Sun | Sep 24, 2017

Fact Check

Published:Tuesday | February 23, 2016 | 2:00 AM
Prime Minister Portia Simpson Miller (centre) prays with Sharon Ffolkes Abrahams (left) and Ashley-Ann Foster during Sunday night's People's National Party rally at Catherine Hall in St James.

How many

workers would be exempt?

1 Audley Shaw notes that the JLP is committed to raising the PAYE tax threshold for earners of $1.5m or less from the current level of about $593,000 to $1.5m. Raising the threshold would mean everyone who earns $1.5m or less will no longer pay PAYE. Shaw says this would mean that nearly 120,000 Jamaican workers would no longer pay personal income tax, or PAYE.

Response:

There are a few ambiguities in Audley's proposal. Is he referring to both civil servants and public servants who make up the public sector (excluding executive agencies, local government, etc)? If so, there are approximately 12,000 civil servants and roughly 116,000 public servants. This would mean that approximately 128,000 public-sector workers would be affected by this PAYE tax threshold increase. So the PNP's 129,000 is more accurate.

Gov't vs

private sector?

2 "Plans by Mr Holness to flood the stock market with public assets will place the Government in head-to-head competition with medium-sized businesses, thus risking jobs and business growth in this vital sector of the economy," said the PNP's Delano Franklyn.

Response:

When government assets are put up for sale/divestment on the stock exchange, it means the government is seeking liquidity/cash exchange for private ownership/part ownership in what used to be a government-owned entity. According to one Jamaican economist, this will not necessarily put the government in head-to-head competition with any aspect of the private sector. He views this move as government "putting things in the hands of the private sector or at least promoting public-private partnership so that the government will not compete directly with the private sector."

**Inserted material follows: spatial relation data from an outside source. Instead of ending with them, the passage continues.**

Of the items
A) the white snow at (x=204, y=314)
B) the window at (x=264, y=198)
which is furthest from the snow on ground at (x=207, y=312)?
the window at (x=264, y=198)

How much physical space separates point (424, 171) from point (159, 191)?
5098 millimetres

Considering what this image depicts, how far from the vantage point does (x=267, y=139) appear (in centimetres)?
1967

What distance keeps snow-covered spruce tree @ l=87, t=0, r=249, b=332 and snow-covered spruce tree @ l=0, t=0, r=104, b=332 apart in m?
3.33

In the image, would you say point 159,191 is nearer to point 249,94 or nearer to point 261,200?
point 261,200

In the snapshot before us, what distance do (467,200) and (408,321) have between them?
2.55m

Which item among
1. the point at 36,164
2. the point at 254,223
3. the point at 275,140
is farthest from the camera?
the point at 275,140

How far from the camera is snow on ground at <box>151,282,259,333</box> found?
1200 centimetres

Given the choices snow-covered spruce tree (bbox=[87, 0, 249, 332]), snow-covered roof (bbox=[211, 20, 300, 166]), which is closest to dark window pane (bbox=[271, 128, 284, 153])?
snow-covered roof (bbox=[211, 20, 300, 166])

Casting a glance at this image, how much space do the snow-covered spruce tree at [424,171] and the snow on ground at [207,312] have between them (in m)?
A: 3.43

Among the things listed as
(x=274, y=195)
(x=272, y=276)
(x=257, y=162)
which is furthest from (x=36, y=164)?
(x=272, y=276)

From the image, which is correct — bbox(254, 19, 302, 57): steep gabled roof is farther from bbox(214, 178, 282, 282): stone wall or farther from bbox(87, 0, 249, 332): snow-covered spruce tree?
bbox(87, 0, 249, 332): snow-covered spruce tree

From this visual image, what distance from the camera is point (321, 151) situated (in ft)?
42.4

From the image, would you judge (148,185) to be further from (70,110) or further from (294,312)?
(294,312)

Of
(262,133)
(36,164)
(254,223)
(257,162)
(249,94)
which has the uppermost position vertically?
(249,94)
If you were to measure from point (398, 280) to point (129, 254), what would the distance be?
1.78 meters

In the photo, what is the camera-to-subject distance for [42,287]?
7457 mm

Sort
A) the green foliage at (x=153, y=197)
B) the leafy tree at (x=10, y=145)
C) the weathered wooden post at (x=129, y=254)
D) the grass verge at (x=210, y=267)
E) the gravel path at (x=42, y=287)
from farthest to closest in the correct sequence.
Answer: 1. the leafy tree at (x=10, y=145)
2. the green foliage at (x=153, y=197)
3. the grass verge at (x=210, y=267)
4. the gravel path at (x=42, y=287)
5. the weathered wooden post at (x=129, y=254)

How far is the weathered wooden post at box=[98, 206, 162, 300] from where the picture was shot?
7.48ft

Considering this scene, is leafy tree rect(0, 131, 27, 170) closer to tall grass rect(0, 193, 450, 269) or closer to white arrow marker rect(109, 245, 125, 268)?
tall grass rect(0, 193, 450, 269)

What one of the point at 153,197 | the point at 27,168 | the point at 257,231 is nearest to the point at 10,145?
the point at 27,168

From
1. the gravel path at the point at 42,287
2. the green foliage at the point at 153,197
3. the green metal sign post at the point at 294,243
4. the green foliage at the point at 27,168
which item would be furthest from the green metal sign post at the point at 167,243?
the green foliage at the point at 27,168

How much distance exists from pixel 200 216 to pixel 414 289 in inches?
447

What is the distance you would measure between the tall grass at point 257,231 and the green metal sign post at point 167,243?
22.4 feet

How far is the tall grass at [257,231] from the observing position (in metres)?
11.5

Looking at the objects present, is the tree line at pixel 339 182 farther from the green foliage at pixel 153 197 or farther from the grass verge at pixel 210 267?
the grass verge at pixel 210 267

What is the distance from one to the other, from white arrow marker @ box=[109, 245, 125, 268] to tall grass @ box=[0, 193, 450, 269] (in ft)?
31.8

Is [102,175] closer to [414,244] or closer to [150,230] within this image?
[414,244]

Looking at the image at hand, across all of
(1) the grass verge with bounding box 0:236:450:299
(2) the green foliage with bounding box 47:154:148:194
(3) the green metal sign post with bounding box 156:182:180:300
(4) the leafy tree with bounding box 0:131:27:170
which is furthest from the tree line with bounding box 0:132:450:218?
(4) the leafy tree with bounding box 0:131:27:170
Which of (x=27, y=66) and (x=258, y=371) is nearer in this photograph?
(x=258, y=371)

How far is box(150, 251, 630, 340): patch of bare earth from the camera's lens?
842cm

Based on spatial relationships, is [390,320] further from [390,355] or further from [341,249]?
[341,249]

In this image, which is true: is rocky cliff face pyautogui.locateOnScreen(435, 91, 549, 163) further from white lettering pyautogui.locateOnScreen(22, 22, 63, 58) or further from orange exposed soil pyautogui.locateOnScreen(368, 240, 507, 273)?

It was also noted that, with respect to risking jobs and growth in the economy, Franklyn's comment may ring true, as privatisation can result in job loss. As opposed to government entities that are not necessarily profit-oriented, privatised companies aim to make profit. Additionally, during the process of privatisation, jobs may be made redundant or a new investor may decide to bring his own management or technical staff.

$32-billion income tax

hole?

3 The JLP's income tax proposal will drill a $32-billion hole in the Budget, says Dr Peter Phillips, the minister of finance.

Response:

Guided by the 2015-2016 national Budget, this approximation seems to be on point. PAYE income tax is currently 25 per cent, which amounts to approximately $31.95 billion of government revenue.